▶ _REQUIRED TASK_: Extract every line of text from the data below and reproduce each one word for word. Leave the pictures out of your answer.

▶ _DATA EXCERPTS_:

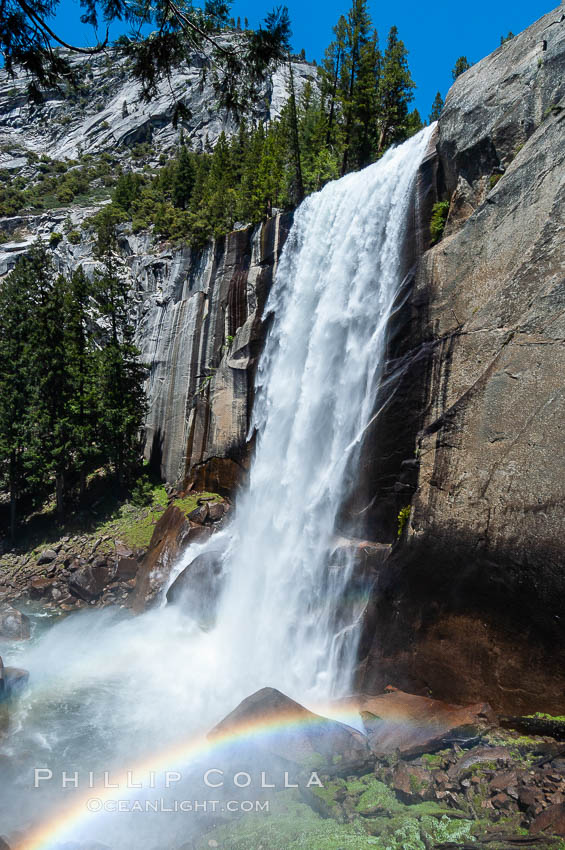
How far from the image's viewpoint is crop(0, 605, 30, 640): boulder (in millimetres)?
16203

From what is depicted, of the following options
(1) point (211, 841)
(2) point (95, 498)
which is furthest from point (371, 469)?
(2) point (95, 498)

▶ _SOLUTION TO THE EXERCISE_:
How far from the image's viewpoint is crop(0, 605, 30, 640): boulder (in millimetres)?
16203

From what is depicted, of the following options
(1) point (211, 841)
(2) point (95, 498)
which is furthest from point (371, 469)?
(2) point (95, 498)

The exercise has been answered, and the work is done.